Landrieu offers a bill to change 1099 provision
The U.S. Chamber of Commerce has supported a repeal of the 1099 requirement and said a Democratic approach would create more confusion.
“Chamber of Commerce, I know you’re watching, I’ve heard you,” Landrieu said.
Earlier today, the Senate voted against Democratic and Republican amendments that would make changes to the 1099 requirement in the healthcare law that would raise an estimated $17.1 billion in revenue to pay for it.
The Senate first voted, 46-52, on a Sen. Mike Johanns (R-Neb.) amendment that would have repealed the provision and paid for it by lowering the affordability exemption for the new individual mandate from 8 percent to 5 percent, making fewer people subject to the individual health insurance mandate. The amendment also proposed a $15 billion fund for wellness programs not be funded until 2018.

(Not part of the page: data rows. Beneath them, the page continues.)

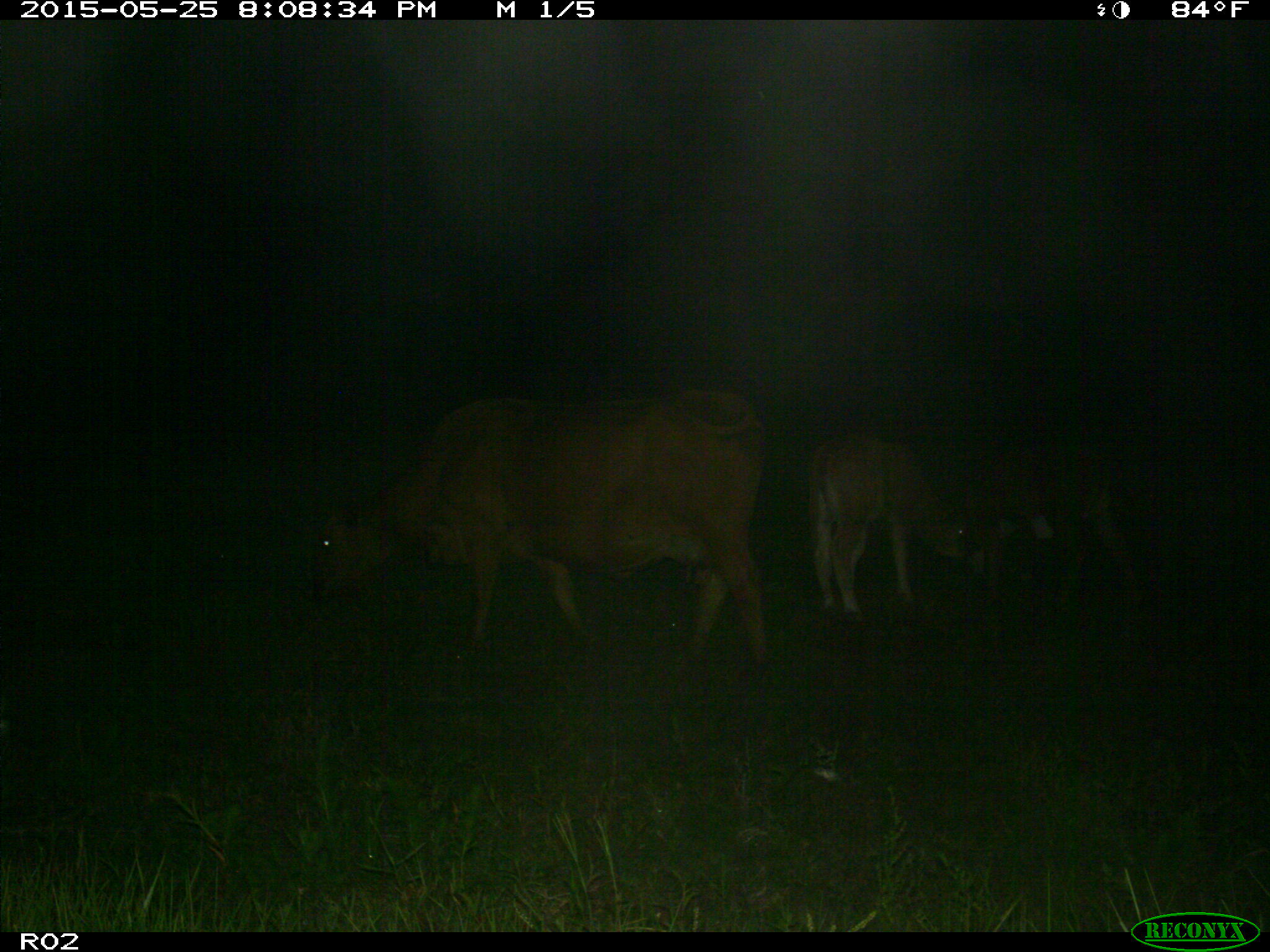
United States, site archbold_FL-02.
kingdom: Animalia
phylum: Chordata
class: Mammalia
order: Artiodactyla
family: Bovidae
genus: Bos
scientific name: Bos taurus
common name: domestic cow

The second vote, on a similar amendment by Sen. Bill Nelson (D-Fla.), also failed to gain the 60 votes needed to move forward, failing 56-42. Nelson’s provision would have changed the threshold from $600 to $5,000.
Nelson’s alternative was paid for by repealing tax cuts for the five largest oil companies, specifically, Section 199 of the tax code, which currently allows these corporations to deduct 6 percent of their income from oil-and-gas production from their tax liability, effective Dec. 31, 2010. This repeal would only apply to the five largest corporations with more than $1 billion of before-tax income.